Selecionamos alguns desses conflitos, levantes e a repressão contra
movimentos sociais que se desenrolaram em todo o mundo durante 2025, e
aos quais as organizações revolucionárias devem prestar atenção para
conduzir análises mais precisas da situação global atual. Os eventos
selecionados foram aqueles com impacto massivo, como mobilizações
populares, greves, levantes estudantis e projetos de autonomia.
Índice
Ásia: crise estrutural, autoritarismo e a recomposição da luta de classes
África: reconfiguração imperialista, colapso do Estado e resistência popular
América do Norte: a extrema-direita de Trump e a resistência popular nos EUA
América Latina e Caribe: Crise social permanente, recomposição popular e
ameaça fascista
Europa: militarização imposta pela OTAN e consolidação da agenda da
extrema-direita.
Situação geral. Diante da guerra imperialista, do genocídio sionista e
do fascismo; uma resposta de classe internacionalista.
Ásia: crise estrutural, autoritarismo e a recomposição da luta de classes
Em 2025, o continente asiático tornou-se uma das principais arenas para
o ressurgimento de conflitos sociais em escala global.

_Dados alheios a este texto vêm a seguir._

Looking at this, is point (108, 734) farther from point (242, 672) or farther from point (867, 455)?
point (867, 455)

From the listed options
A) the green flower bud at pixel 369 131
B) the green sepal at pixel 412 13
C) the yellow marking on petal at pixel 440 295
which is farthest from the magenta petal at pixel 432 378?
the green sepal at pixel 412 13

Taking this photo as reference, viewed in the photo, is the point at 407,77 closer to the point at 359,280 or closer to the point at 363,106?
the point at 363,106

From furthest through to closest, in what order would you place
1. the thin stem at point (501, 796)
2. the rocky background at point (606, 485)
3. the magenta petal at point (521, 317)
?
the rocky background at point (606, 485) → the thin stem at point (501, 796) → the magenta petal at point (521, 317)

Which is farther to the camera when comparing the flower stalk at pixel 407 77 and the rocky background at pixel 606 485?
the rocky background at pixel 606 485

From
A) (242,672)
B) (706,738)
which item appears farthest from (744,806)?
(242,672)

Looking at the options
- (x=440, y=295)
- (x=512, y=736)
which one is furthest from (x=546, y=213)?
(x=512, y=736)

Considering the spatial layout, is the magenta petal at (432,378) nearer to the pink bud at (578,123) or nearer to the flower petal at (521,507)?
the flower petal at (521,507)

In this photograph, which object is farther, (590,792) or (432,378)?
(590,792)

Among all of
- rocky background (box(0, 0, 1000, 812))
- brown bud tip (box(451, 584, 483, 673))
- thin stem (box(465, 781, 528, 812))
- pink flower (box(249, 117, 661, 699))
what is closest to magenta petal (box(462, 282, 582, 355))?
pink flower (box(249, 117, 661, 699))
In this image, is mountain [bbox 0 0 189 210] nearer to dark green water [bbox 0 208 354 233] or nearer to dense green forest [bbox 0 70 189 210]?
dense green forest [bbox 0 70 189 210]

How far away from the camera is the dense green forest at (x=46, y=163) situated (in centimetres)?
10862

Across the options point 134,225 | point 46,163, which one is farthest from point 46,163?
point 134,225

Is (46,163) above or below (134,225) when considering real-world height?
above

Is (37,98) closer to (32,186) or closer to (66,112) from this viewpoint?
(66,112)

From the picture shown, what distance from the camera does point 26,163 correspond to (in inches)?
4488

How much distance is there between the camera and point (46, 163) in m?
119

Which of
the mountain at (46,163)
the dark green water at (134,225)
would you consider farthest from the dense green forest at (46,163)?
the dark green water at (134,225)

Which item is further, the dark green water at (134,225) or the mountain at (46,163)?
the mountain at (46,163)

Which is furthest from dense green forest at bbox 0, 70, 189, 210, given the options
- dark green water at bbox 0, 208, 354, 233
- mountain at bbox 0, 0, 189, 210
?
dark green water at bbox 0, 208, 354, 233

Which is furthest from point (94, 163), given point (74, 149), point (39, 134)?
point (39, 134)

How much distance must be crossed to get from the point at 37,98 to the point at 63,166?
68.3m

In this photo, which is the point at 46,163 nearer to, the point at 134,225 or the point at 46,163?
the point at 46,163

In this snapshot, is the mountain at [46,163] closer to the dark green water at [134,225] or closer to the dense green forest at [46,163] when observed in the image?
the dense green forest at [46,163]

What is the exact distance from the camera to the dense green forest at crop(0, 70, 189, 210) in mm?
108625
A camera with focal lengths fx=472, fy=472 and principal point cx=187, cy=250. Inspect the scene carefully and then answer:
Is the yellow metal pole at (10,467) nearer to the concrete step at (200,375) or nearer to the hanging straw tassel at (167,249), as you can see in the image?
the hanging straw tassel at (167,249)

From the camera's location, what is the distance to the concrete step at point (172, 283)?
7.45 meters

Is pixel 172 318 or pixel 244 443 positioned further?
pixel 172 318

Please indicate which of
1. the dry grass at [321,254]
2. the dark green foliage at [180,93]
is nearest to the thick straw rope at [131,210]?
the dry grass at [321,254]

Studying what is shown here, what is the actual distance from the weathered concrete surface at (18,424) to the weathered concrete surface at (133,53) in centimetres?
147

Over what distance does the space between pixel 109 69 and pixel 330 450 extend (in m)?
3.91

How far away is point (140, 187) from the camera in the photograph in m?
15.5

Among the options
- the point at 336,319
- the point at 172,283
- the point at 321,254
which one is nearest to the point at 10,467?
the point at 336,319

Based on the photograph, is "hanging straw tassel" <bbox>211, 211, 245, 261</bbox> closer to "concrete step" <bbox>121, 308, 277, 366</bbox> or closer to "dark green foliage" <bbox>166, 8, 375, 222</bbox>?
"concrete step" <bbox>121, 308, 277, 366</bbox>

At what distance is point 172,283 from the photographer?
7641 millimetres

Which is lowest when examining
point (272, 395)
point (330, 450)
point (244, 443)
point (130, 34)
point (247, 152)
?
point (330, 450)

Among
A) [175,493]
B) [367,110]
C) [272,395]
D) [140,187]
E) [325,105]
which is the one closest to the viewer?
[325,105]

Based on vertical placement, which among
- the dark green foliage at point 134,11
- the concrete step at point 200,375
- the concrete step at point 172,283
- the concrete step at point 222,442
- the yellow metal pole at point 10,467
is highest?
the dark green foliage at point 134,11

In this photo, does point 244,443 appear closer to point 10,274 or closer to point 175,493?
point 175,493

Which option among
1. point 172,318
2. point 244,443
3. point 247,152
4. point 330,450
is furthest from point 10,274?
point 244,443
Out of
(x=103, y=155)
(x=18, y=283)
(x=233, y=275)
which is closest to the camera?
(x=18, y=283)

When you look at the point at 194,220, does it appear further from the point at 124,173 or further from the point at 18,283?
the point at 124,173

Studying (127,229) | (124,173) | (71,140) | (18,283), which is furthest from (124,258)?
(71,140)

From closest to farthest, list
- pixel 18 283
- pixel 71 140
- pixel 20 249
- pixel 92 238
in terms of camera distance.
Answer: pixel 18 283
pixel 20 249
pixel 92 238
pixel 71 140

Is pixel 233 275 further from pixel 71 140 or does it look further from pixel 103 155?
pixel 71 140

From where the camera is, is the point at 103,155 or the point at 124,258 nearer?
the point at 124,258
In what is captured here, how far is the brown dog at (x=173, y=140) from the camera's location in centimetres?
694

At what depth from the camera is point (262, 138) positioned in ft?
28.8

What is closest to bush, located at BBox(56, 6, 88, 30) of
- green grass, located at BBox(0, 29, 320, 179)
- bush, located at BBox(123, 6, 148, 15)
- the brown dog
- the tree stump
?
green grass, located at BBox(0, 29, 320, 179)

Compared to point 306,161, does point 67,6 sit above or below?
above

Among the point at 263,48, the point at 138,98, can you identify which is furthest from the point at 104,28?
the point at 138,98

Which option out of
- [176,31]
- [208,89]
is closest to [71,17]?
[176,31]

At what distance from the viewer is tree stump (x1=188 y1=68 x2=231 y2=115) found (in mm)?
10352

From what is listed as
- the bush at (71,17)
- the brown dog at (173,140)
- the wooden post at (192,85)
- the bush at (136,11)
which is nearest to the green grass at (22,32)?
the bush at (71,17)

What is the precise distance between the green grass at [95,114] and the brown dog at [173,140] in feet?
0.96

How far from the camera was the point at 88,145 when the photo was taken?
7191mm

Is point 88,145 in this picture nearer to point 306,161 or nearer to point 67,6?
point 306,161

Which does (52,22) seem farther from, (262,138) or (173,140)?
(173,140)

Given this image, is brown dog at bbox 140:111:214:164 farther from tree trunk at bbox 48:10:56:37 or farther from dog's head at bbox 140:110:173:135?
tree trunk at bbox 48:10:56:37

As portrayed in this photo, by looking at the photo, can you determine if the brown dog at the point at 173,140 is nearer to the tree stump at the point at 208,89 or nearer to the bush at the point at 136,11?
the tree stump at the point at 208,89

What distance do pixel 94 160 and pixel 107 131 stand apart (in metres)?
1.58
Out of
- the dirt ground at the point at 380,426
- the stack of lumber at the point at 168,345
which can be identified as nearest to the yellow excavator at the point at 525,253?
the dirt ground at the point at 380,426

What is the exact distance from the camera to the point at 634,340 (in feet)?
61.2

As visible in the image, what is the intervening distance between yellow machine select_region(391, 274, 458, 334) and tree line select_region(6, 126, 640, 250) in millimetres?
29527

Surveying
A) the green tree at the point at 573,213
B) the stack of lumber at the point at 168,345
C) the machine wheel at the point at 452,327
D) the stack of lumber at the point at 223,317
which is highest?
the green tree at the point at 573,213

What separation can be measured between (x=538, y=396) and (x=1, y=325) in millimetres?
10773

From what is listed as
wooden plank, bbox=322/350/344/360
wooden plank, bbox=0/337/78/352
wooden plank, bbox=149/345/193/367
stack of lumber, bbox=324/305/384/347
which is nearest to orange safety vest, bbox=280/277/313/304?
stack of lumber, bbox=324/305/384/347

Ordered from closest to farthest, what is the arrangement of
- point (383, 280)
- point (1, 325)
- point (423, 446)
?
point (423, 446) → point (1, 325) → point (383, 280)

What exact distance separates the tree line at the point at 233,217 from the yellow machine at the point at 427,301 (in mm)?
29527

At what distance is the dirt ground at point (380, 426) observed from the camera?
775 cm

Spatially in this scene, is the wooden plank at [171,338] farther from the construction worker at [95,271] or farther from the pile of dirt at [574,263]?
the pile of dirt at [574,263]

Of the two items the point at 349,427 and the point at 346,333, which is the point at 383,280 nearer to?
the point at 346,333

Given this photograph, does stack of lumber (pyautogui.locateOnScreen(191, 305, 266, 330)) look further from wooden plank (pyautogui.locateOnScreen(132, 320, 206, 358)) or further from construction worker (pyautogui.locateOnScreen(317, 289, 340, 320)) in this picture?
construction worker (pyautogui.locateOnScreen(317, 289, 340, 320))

A região
concentra uma parcela decisiva e massiva da produção capitalista global,
cadeias de suprimentos estratégicas, disputas imperialistas regionais
entre os EUA, a China, a Índia e a Rússia, e uma crescente
militarização. Esse contexto aprofundou as contradições de classe,
acelerando os processos de empobrecimento, autoritarismo estatal e
resistência popular. Esses conflitos asiáticos representam um enorme
potencial para a construção de forças sociais organizadas, dada a alta
porcentagem da população mundial e a crescente sindicalização e
consciência social observadas na última década.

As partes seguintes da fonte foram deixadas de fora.